Do deep seas exist just where there is still water? This dog may not bark, but that doesn’t mean he isn’t constantly processing information. But that’s not the same thing as saying he is. Because he likes to stare out the window rather than be taught and reserves his voice for for the most important occasions, this active little man is branded as not-too-clever.
10. Afghan Hound
She is both attractive and intelligent, but she is also a diva who will not be taught unless you treat her gently. It’s true that this dog has been called neurotic and requires a lot of emotional upkeep. When you include in her inherent independence, you get the traditional “dog’s breakfast” of learning styles. Never in a million years would I call myself stupid! To put it simply, there are more pressing concerns.
Guidelines for Educating Your “Not So Smart” Dog
What kind of dog do you have? Do you feel that your dog should have been included but was left off the list? Training your dog is possible even if he isn’t the brightest dog in the neighbourhood. However, you may need to make a few adjustments to your strategy in order to keep your dog motivated and interested in training.
Slow down and be patient. Your dog’s learning curve may be steeper than average, but it’s not impossible. Take your time with his training. Continue running the command at the beginning of each training session even after he seems to have learned it.
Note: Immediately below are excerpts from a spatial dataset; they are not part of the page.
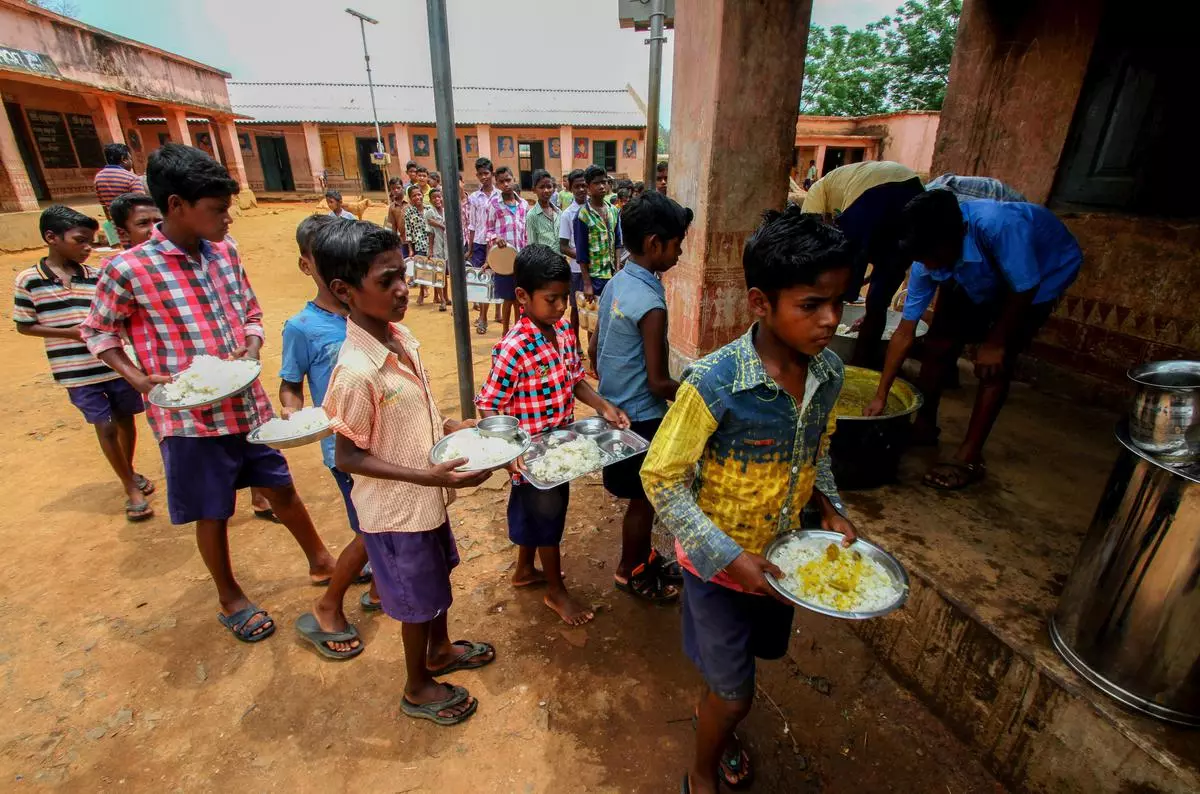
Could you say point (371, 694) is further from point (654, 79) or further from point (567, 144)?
point (567, 144)

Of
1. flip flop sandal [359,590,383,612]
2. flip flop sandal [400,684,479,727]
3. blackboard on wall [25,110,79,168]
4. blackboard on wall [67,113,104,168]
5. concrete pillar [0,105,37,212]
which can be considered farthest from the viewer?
blackboard on wall [67,113,104,168]

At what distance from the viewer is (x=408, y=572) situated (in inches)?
81.0

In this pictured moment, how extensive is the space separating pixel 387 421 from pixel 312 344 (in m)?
0.99

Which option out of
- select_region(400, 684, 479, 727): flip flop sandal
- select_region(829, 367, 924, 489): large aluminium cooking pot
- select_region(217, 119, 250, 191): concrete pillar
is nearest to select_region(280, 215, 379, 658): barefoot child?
select_region(400, 684, 479, 727): flip flop sandal

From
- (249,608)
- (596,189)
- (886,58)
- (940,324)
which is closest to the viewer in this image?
(249,608)

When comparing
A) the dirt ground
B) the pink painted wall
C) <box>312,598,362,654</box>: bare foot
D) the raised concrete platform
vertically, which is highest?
the pink painted wall

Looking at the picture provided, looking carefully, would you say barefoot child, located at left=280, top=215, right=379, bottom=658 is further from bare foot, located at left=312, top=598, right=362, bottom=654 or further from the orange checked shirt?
the orange checked shirt

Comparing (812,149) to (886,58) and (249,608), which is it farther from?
(249,608)

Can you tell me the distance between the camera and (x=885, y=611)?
1.50m

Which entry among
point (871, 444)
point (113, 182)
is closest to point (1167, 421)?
point (871, 444)

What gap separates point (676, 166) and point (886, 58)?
25.6 m

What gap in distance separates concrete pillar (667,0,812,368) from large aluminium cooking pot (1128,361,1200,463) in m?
2.64

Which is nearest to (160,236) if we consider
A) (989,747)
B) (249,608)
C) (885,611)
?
(249,608)

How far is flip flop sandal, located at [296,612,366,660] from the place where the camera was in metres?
2.64
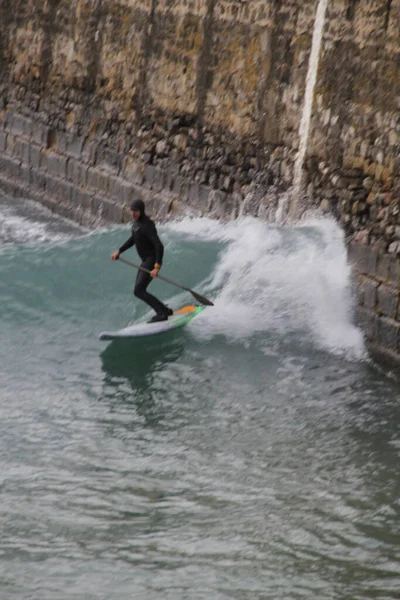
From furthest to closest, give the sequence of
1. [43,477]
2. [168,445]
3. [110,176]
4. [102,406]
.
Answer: [110,176], [102,406], [168,445], [43,477]

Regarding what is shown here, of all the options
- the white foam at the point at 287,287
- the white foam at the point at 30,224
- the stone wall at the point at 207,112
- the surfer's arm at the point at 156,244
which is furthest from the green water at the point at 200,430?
the white foam at the point at 30,224

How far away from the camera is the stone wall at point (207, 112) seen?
11.1m

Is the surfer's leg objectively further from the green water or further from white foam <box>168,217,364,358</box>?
white foam <box>168,217,364,358</box>

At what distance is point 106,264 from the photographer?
539 inches

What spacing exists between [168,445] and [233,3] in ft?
19.6

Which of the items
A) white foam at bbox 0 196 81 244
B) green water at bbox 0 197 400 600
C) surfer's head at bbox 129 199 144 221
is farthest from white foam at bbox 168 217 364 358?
white foam at bbox 0 196 81 244

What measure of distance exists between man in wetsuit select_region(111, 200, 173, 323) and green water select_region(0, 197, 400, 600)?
308mm

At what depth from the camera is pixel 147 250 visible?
11477 mm

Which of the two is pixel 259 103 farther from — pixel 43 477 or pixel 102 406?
pixel 43 477

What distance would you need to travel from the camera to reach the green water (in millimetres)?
7336

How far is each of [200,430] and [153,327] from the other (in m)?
2.16

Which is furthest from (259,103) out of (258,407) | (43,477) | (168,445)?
(43,477)

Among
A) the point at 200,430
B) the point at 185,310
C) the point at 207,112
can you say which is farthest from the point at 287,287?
the point at 200,430

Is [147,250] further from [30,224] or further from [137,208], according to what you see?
[30,224]
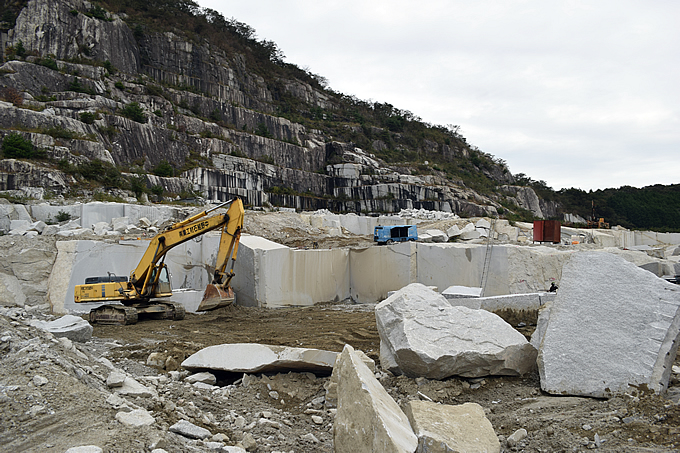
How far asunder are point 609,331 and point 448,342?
1.48 metres

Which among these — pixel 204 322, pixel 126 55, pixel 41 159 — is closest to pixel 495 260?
pixel 204 322

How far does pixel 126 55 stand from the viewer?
45.5m

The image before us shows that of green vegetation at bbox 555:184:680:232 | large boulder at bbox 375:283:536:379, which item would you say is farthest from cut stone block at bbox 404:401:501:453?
green vegetation at bbox 555:184:680:232

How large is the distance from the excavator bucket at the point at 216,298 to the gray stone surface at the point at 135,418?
7.09 meters

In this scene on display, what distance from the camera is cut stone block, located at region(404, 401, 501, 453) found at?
10.0ft

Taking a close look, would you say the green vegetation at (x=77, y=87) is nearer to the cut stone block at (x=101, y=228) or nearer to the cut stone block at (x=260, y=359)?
the cut stone block at (x=101, y=228)

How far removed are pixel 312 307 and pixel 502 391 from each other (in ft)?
29.2

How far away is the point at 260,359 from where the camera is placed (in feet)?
17.1

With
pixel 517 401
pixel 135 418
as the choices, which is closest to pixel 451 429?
pixel 517 401

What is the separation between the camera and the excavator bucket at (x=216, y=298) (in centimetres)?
1043

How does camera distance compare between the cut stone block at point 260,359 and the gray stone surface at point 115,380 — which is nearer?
the gray stone surface at point 115,380

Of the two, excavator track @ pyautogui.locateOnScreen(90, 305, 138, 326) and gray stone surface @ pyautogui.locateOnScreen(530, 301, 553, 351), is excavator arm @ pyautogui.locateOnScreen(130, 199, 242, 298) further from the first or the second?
gray stone surface @ pyautogui.locateOnScreen(530, 301, 553, 351)

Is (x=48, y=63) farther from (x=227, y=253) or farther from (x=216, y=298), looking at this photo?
(x=216, y=298)

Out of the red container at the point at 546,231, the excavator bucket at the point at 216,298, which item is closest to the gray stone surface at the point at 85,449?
the excavator bucket at the point at 216,298
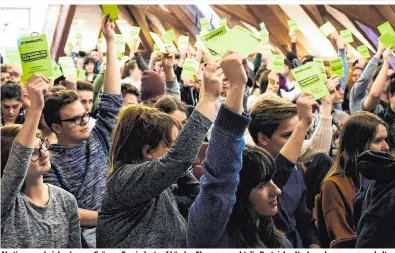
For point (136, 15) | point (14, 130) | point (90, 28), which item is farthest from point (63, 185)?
point (90, 28)

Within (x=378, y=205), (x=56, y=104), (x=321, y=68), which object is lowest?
(x=321, y=68)

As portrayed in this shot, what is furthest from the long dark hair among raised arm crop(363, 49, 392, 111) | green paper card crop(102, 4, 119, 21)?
raised arm crop(363, 49, 392, 111)

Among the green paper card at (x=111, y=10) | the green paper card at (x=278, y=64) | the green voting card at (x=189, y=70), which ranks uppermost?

When giving your dog a command or a treat, be sure to emphasise the positive reinforcement. If feasible, your order should just be one or two words long. Keep your thoughts and words organised; don’t ramble or change topics mid-workout.
When training, it’s important to get rid of any potential interruptions. Moving to a quieter room, isolating your dog from other dogs, and putting away toys are all good ways to be ready for training. Quite a few of the canines here are easily sidetracked, so it’s important to give oneself the best chance of success.
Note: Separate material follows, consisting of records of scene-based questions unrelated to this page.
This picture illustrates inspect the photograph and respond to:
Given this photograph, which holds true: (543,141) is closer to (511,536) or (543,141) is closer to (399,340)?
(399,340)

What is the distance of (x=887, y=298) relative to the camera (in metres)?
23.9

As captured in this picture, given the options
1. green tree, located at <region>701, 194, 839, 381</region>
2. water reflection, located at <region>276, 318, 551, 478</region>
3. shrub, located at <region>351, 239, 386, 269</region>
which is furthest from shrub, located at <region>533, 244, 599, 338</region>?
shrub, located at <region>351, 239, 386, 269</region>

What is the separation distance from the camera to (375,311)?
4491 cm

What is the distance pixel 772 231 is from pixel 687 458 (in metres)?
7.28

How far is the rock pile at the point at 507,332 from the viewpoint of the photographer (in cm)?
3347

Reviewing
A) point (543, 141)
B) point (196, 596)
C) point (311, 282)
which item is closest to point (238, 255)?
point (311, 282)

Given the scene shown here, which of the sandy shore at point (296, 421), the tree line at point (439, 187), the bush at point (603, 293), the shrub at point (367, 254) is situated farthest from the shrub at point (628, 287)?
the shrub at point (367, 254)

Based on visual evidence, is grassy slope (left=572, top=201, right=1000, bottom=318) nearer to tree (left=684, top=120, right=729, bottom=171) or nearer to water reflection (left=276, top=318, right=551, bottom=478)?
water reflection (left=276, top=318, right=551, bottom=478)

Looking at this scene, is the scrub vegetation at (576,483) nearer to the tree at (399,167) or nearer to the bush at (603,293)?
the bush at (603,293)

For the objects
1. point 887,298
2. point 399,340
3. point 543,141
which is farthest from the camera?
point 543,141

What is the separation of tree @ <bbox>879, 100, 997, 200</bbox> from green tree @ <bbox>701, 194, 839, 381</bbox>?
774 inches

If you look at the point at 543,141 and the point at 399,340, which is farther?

Trainings should be brief and to the point. Both you and your dog will experience frustration if you attempt to force the issue for too long. Not even you will benefit from it. If your dog seems disinterested in training, it’s best to stop for the day and try again later.
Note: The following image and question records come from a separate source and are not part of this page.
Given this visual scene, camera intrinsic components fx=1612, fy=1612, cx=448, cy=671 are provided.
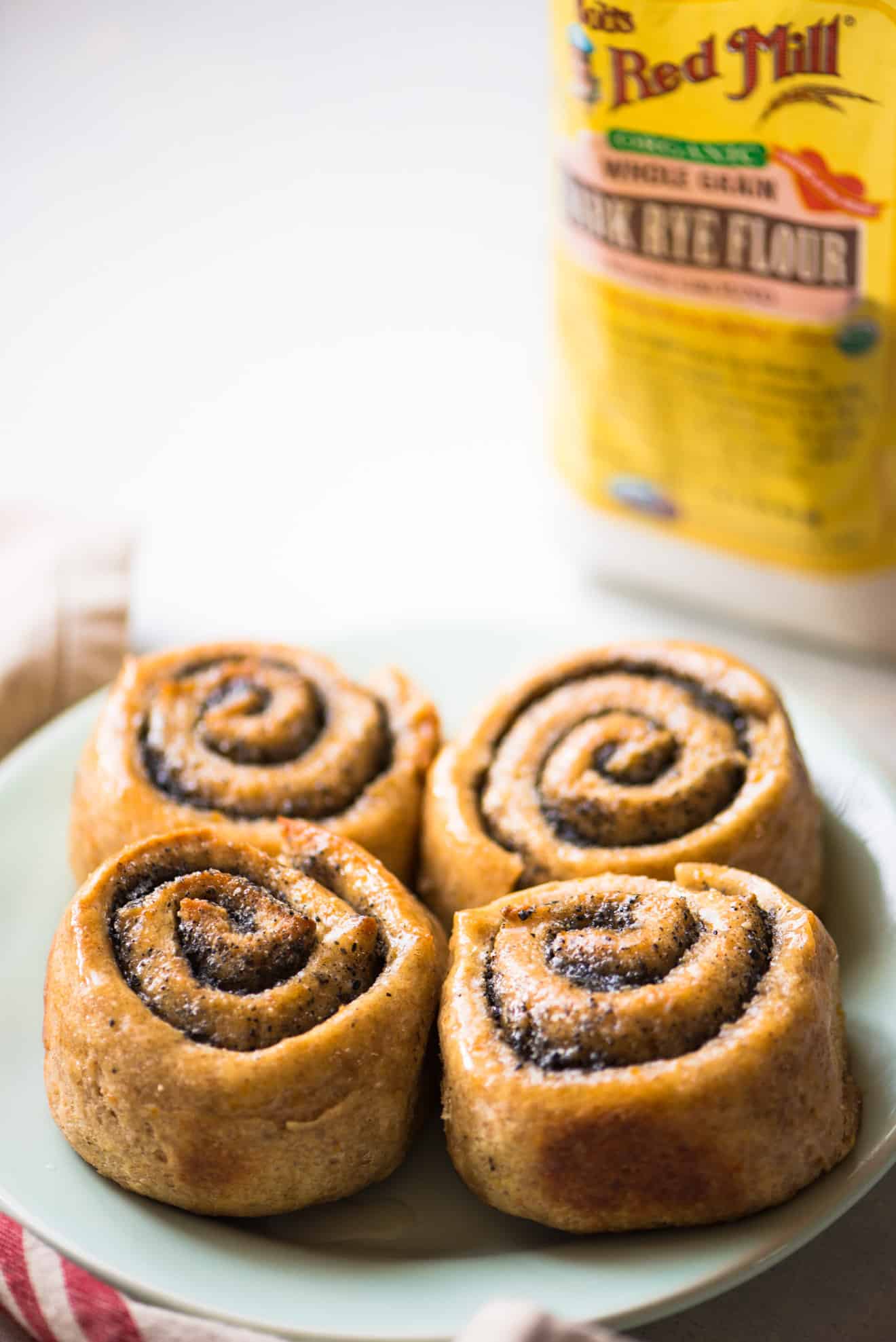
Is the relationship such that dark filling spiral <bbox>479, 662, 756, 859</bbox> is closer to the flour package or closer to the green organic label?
the flour package

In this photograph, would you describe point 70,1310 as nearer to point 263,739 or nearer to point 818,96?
point 263,739

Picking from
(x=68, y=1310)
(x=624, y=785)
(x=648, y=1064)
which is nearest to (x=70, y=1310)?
(x=68, y=1310)

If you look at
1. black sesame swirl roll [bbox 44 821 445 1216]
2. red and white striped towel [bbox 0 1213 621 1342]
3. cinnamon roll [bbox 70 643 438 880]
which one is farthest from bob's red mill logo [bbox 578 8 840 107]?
red and white striped towel [bbox 0 1213 621 1342]

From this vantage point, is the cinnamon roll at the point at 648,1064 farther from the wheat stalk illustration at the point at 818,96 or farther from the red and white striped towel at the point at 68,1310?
the wheat stalk illustration at the point at 818,96

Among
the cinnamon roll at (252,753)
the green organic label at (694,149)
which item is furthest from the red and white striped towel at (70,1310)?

Is your dog one of the more active breeds? If so, you should tyre your dog out with some physical activity before asking for focused attention. Pre-work activities might be as easy as taking a stroll or playing a game of fetch with your dog.
Having the appropriate incentive may make a huge impact. A dog that isn’t interested in training won’t respond well to a reward that has no discernible flavour or aroma. Choose something he really enjoys, or just give him bite-sized portions of cooked chicken or turkey. You can motivate even the most obstinate dog to cooperate by raising the value of the goodies you provide.
Ask for assistance without feeling awkward. No reputable pet specialist or trainer will judge you negatively because you can’t handle everything at home. Consult a local reward-based dog trainer to discover effective methods of communicating with and encouraging your pet.
Accept your dog for who he is, flaws and all, and provide him unconditional love. Though he may never be the class leader or the agility competition champion, with some time, effort, and patience, your dog may learn the basics of obedience.